Les nazis et leurs acolytes se retirèrent donc et revinrent cinq jours plus tard avec des tanks et des blindés. Toutes les maisons, où ils rencontraient de la résistance étaient incendiées et le gens qui tentaient d'en sortir y étaient refoulés et périssaient brûlés vifs » (Journal de Mary Berg). Pendant plusieurs jours d'énormes convois partirent pour Treblinka. Dans la nuit du 18 au 19 avril 1943 des unités de S.S., d'Ukrainiens, de Lettons, de Lithuaniens, cernèrent le grand ghetto. Le 19 à l'aube, les blindés allemands commencèrent à bombarder les maisons. Les juifs retranchés les reçurent à coups de grenades et de mitrailleuses. Au bout de quelques heures les nazis se retirèrent. Ils revinrent l'après midi avec de l'artillerie de campagne puis firent donner l'artillerie lourde. Le bombardement dura trois jours et trois nuits. Fin avril, le ghetto n'était plus qu'un immense brasier : la lueur de l'incendie se voyait à des kilomètres à la ronde Ceux qui par miracle parvenaient à échapper aux flammes étaient fusillés par les nazis à la sortie du ghetto. Au cours de cette bataille les allemands utilisèrent plus d'artillerie lourde que pour le siège de Varsovie.
Les combattants juifs (au nombre de 5 ou 700) se réfugièrent ensuite dans les égouts, dans les caves et dans les souterrains dont un réseau courait sous le ghetto. Les allemands firent sauter les pans de murs calcinés puis les caves, une par une, ils envoyèrent des rafales de mitrailleuses et des gaz toxiques dans les conduits les plus profonds. A la mi-mai le ghetto n'existait plus. Des combattants isolés continuèrent la lute pendant plusieurs semaines.
Ainsi pendent plusieurs années, bourreaux nazis ont obtenu de la population juive de varsovie qu'elle s'enferme elle-même, s'impose à elle-même les sacrifices qu'ils lui demandaient et finalement, se livrent, docilement à l'extermination. il a fallu la déportation de 90 % des habitants du ghetto pour qu'enfin les derniers, s'insurgent et fassent le choix de mourir debout, les armes à la main pour se sentir, comme l'écrivirent des combattants survivants, enfin libérés de leur peur.

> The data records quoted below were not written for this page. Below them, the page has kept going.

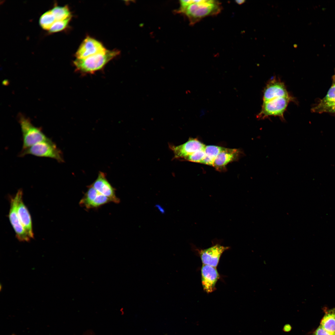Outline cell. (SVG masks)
<instances>
[{
    "mask_svg": "<svg viewBox=\"0 0 335 335\" xmlns=\"http://www.w3.org/2000/svg\"><path fill=\"white\" fill-rule=\"evenodd\" d=\"M117 50H106L104 51L88 57L76 59L73 63L77 71L81 74H92L102 69L111 60L118 55Z\"/></svg>",
    "mask_w": 335,
    "mask_h": 335,
    "instance_id": "6da1fadb",
    "label": "cell"
},
{
    "mask_svg": "<svg viewBox=\"0 0 335 335\" xmlns=\"http://www.w3.org/2000/svg\"><path fill=\"white\" fill-rule=\"evenodd\" d=\"M221 3L212 0H196L188 6L182 14L188 18L190 24L193 25L204 18L218 14L221 11Z\"/></svg>",
    "mask_w": 335,
    "mask_h": 335,
    "instance_id": "7a4b0ae2",
    "label": "cell"
},
{
    "mask_svg": "<svg viewBox=\"0 0 335 335\" xmlns=\"http://www.w3.org/2000/svg\"><path fill=\"white\" fill-rule=\"evenodd\" d=\"M30 154L36 156L55 159L60 163L64 162L62 153L51 140L48 139L38 142L32 146L22 150L20 156Z\"/></svg>",
    "mask_w": 335,
    "mask_h": 335,
    "instance_id": "3957f363",
    "label": "cell"
},
{
    "mask_svg": "<svg viewBox=\"0 0 335 335\" xmlns=\"http://www.w3.org/2000/svg\"><path fill=\"white\" fill-rule=\"evenodd\" d=\"M19 122L22 133V150L48 139L40 129L34 126L29 119L23 115L19 117Z\"/></svg>",
    "mask_w": 335,
    "mask_h": 335,
    "instance_id": "277c9868",
    "label": "cell"
},
{
    "mask_svg": "<svg viewBox=\"0 0 335 335\" xmlns=\"http://www.w3.org/2000/svg\"><path fill=\"white\" fill-rule=\"evenodd\" d=\"M290 96L279 97L263 102L261 110L258 117L263 118L269 116H278L283 119V114L289 102Z\"/></svg>",
    "mask_w": 335,
    "mask_h": 335,
    "instance_id": "5b68a950",
    "label": "cell"
},
{
    "mask_svg": "<svg viewBox=\"0 0 335 335\" xmlns=\"http://www.w3.org/2000/svg\"><path fill=\"white\" fill-rule=\"evenodd\" d=\"M111 202L109 199L101 194L90 185L80 200V206L86 209L97 208Z\"/></svg>",
    "mask_w": 335,
    "mask_h": 335,
    "instance_id": "8992f818",
    "label": "cell"
},
{
    "mask_svg": "<svg viewBox=\"0 0 335 335\" xmlns=\"http://www.w3.org/2000/svg\"><path fill=\"white\" fill-rule=\"evenodd\" d=\"M10 199L8 217L15 232L16 236L20 241L29 242L30 238L22 226L17 213L18 195L17 193L14 197Z\"/></svg>",
    "mask_w": 335,
    "mask_h": 335,
    "instance_id": "52a82bcc",
    "label": "cell"
},
{
    "mask_svg": "<svg viewBox=\"0 0 335 335\" xmlns=\"http://www.w3.org/2000/svg\"><path fill=\"white\" fill-rule=\"evenodd\" d=\"M205 145L196 138H190L186 142L178 146L170 145L174 154V158L185 159L195 152L204 149Z\"/></svg>",
    "mask_w": 335,
    "mask_h": 335,
    "instance_id": "ba28073f",
    "label": "cell"
},
{
    "mask_svg": "<svg viewBox=\"0 0 335 335\" xmlns=\"http://www.w3.org/2000/svg\"><path fill=\"white\" fill-rule=\"evenodd\" d=\"M229 248L219 243L214 244L210 247L204 249H197L203 264L216 267L223 253Z\"/></svg>",
    "mask_w": 335,
    "mask_h": 335,
    "instance_id": "9c48e42d",
    "label": "cell"
},
{
    "mask_svg": "<svg viewBox=\"0 0 335 335\" xmlns=\"http://www.w3.org/2000/svg\"><path fill=\"white\" fill-rule=\"evenodd\" d=\"M243 154L239 149L223 147L215 159L212 167L219 171H226L228 164L238 161Z\"/></svg>",
    "mask_w": 335,
    "mask_h": 335,
    "instance_id": "30bf717a",
    "label": "cell"
},
{
    "mask_svg": "<svg viewBox=\"0 0 335 335\" xmlns=\"http://www.w3.org/2000/svg\"><path fill=\"white\" fill-rule=\"evenodd\" d=\"M106 49L102 44L97 40L89 36L83 41L75 56L76 59H83L105 51Z\"/></svg>",
    "mask_w": 335,
    "mask_h": 335,
    "instance_id": "8fae6325",
    "label": "cell"
},
{
    "mask_svg": "<svg viewBox=\"0 0 335 335\" xmlns=\"http://www.w3.org/2000/svg\"><path fill=\"white\" fill-rule=\"evenodd\" d=\"M18 200L17 211L20 222L30 239L34 238L31 217L23 200V191L19 190L17 192Z\"/></svg>",
    "mask_w": 335,
    "mask_h": 335,
    "instance_id": "7c38bea8",
    "label": "cell"
},
{
    "mask_svg": "<svg viewBox=\"0 0 335 335\" xmlns=\"http://www.w3.org/2000/svg\"><path fill=\"white\" fill-rule=\"evenodd\" d=\"M201 282L203 289L208 293L215 291L220 278L216 267L203 264L201 269Z\"/></svg>",
    "mask_w": 335,
    "mask_h": 335,
    "instance_id": "4fadbf2b",
    "label": "cell"
},
{
    "mask_svg": "<svg viewBox=\"0 0 335 335\" xmlns=\"http://www.w3.org/2000/svg\"><path fill=\"white\" fill-rule=\"evenodd\" d=\"M91 186L101 194L110 199L112 202L119 203L120 199L116 196L115 189L107 180L105 174L99 172L97 177Z\"/></svg>",
    "mask_w": 335,
    "mask_h": 335,
    "instance_id": "5bb4252c",
    "label": "cell"
},
{
    "mask_svg": "<svg viewBox=\"0 0 335 335\" xmlns=\"http://www.w3.org/2000/svg\"><path fill=\"white\" fill-rule=\"evenodd\" d=\"M289 96L283 83L276 79L268 83L263 92V102L279 97Z\"/></svg>",
    "mask_w": 335,
    "mask_h": 335,
    "instance_id": "9a60e30c",
    "label": "cell"
},
{
    "mask_svg": "<svg viewBox=\"0 0 335 335\" xmlns=\"http://www.w3.org/2000/svg\"><path fill=\"white\" fill-rule=\"evenodd\" d=\"M323 310L324 315L320 326L330 333L335 334V307L330 309L324 307Z\"/></svg>",
    "mask_w": 335,
    "mask_h": 335,
    "instance_id": "2e32d148",
    "label": "cell"
},
{
    "mask_svg": "<svg viewBox=\"0 0 335 335\" xmlns=\"http://www.w3.org/2000/svg\"><path fill=\"white\" fill-rule=\"evenodd\" d=\"M223 148L216 145H206L204 148L205 156L201 163L212 166L216 157Z\"/></svg>",
    "mask_w": 335,
    "mask_h": 335,
    "instance_id": "e0dca14e",
    "label": "cell"
},
{
    "mask_svg": "<svg viewBox=\"0 0 335 335\" xmlns=\"http://www.w3.org/2000/svg\"><path fill=\"white\" fill-rule=\"evenodd\" d=\"M51 10L56 21L63 20L72 16L69 8L67 5L61 7L55 5Z\"/></svg>",
    "mask_w": 335,
    "mask_h": 335,
    "instance_id": "ac0fdd59",
    "label": "cell"
},
{
    "mask_svg": "<svg viewBox=\"0 0 335 335\" xmlns=\"http://www.w3.org/2000/svg\"><path fill=\"white\" fill-rule=\"evenodd\" d=\"M56 20L51 10L43 13L40 16L39 23L42 29L49 30Z\"/></svg>",
    "mask_w": 335,
    "mask_h": 335,
    "instance_id": "d6986e66",
    "label": "cell"
},
{
    "mask_svg": "<svg viewBox=\"0 0 335 335\" xmlns=\"http://www.w3.org/2000/svg\"><path fill=\"white\" fill-rule=\"evenodd\" d=\"M72 16L63 20H57L53 24L49 32L50 33L58 32L62 31L67 27Z\"/></svg>",
    "mask_w": 335,
    "mask_h": 335,
    "instance_id": "ffe728a7",
    "label": "cell"
},
{
    "mask_svg": "<svg viewBox=\"0 0 335 335\" xmlns=\"http://www.w3.org/2000/svg\"><path fill=\"white\" fill-rule=\"evenodd\" d=\"M313 111L318 113L327 112L335 114V102L327 105L319 104L314 107Z\"/></svg>",
    "mask_w": 335,
    "mask_h": 335,
    "instance_id": "44dd1931",
    "label": "cell"
},
{
    "mask_svg": "<svg viewBox=\"0 0 335 335\" xmlns=\"http://www.w3.org/2000/svg\"><path fill=\"white\" fill-rule=\"evenodd\" d=\"M335 102V83L331 86L326 96L321 100L319 104L327 105Z\"/></svg>",
    "mask_w": 335,
    "mask_h": 335,
    "instance_id": "7402d4cb",
    "label": "cell"
},
{
    "mask_svg": "<svg viewBox=\"0 0 335 335\" xmlns=\"http://www.w3.org/2000/svg\"><path fill=\"white\" fill-rule=\"evenodd\" d=\"M205 156L204 149L198 150L186 158L184 160L201 163Z\"/></svg>",
    "mask_w": 335,
    "mask_h": 335,
    "instance_id": "603a6c76",
    "label": "cell"
},
{
    "mask_svg": "<svg viewBox=\"0 0 335 335\" xmlns=\"http://www.w3.org/2000/svg\"><path fill=\"white\" fill-rule=\"evenodd\" d=\"M306 335H335L330 333L319 326L315 330L308 333Z\"/></svg>",
    "mask_w": 335,
    "mask_h": 335,
    "instance_id": "cb8c5ba5",
    "label": "cell"
},
{
    "mask_svg": "<svg viewBox=\"0 0 335 335\" xmlns=\"http://www.w3.org/2000/svg\"><path fill=\"white\" fill-rule=\"evenodd\" d=\"M292 328L291 325L289 324H286L284 325L282 329V330L284 332H289Z\"/></svg>",
    "mask_w": 335,
    "mask_h": 335,
    "instance_id": "d4e9b609",
    "label": "cell"
},
{
    "mask_svg": "<svg viewBox=\"0 0 335 335\" xmlns=\"http://www.w3.org/2000/svg\"><path fill=\"white\" fill-rule=\"evenodd\" d=\"M155 207L158 209L162 214H163L165 213L164 209L160 204H156L155 206Z\"/></svg>",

Mais qu'on ne s'y trompe pas, la vie et la mort du ghetto nous offrent, EN RACCOURCI, une image de notre propre sort. Combien d'entre nous, si on leur montrait dans une quelconque boule de cristal, ce que la vie, c'est-à-dire la société, leur réserve actuellement d'endurer et surtout quand et comment elle les ferra mourir, combien accepteraient, résignés, cette existence de misère. Très peu probablement. Et, comme pour les Juifs de Varsovie, ce qui nous fait tout endurer, tout subir, jusqu'à la fin, c'est l'espoir que les misères passeront, d'elles-mêmes, ou, tout au moins, n'atteindront que les autres sans nous atteindre nous-mêmes.